### Directions for this task
Exact reproduction of all the data is needed.

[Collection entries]
####
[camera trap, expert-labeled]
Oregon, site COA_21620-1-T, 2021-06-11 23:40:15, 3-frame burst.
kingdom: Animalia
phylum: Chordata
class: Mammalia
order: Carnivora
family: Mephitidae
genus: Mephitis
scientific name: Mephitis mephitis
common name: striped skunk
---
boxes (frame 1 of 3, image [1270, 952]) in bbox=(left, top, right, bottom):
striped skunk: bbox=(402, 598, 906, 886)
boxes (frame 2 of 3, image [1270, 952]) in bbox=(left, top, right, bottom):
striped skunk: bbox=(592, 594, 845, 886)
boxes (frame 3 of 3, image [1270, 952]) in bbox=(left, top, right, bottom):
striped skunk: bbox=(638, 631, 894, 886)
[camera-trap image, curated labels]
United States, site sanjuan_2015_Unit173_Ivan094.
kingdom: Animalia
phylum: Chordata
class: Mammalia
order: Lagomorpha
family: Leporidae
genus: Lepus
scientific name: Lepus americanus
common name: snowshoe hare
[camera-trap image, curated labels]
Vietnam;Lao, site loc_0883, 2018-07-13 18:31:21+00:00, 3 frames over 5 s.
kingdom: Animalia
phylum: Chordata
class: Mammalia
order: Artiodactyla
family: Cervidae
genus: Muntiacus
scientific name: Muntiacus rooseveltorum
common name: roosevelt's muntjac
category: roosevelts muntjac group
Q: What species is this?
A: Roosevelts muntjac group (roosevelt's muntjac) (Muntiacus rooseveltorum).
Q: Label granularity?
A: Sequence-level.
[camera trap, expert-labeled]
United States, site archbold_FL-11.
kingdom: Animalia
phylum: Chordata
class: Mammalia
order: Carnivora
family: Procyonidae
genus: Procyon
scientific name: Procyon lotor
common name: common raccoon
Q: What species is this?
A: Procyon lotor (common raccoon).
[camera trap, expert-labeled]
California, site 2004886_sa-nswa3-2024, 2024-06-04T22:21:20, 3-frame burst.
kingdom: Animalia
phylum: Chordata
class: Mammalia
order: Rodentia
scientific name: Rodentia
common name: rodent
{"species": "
####
### Exercise answer
[camera trap, expert-labeled]
Oregon, site COA_21620-1-T, 2021-06-11 23:40:15, 3-frame burst.
kingdom: Animalia
phylum: Chordata
class: Mammalia
order: Carnivora
family: Mephitidae
genus: Mephitis
scientific name: Mephitis mephitis
common name: striped skunk
---
boxes (frame 1 of 3, image [1270, 952]) in bbox=(left, top, right, bottom):
striped skunk: bbox=(402, 598, 906, 886)
boxes (frame 2 of 3, image [1270, 952]) in bbox=(left, top, right, bottom):
striped skunk: bbox=(592, 594, 845, 886)
boxes (frame 3 of 3, image [1270, 952]) in bbox=(left, top, right, bottom):
striped skunk: bbox=(638, 631, 894, 886)
[camera-trap image, curated labels]
United States, site sanjuan_2015_Unit173_Ivan094.
kingdom: Animalia
phylum: Chordata
class: Mammalia
order: Lagomorpha
family: Leporidae
genus: Lepus
scientific name: Lepus americanus
common name: snowshoe hare
[camera-trap image, curated labels]
Vietnam;Lao, site loc_0883, 2018-07-13 18:31:21+00:00, 3 frames over 5 s.
kingdom: Animalia
phylum: Chordata
class: Mammalia
order: Artiodactyla
family: Cervidae
genus: Muntiacus
scientific name: Muntiacus rooseveltorum
common name: roosevelt's muntjac
category: roosevelts muntjac group
Q: What species is this?
A: Roosevelts muntjac group (roosevelt's muntjac) (Muntiacus rooseveltorum).
Q: Label granularity?
A: Sequence-level.
[camera trap, expert-labeled]
United States, site archbold_FL-11.
kingdom: Animalia
phylum: Chordata
class: Mammalia
order: Carnivora
family: Procyonidae
genus: Procyon
scientific name: Procyon lotor
common name: common raccoon
Q: What species is this?
A: Procyon lotor (common raccoon).
[camera trap, expert-labeled]
California, site 2004886_sa-nswa3-2024, 2024-06-04T22:21:20, 3-frame burst.
kingdom: Animalia
phylum: Chordata
class: Mammalia
order: Rodentia
scientific name: Rodentia
common name: rodent
{"species": "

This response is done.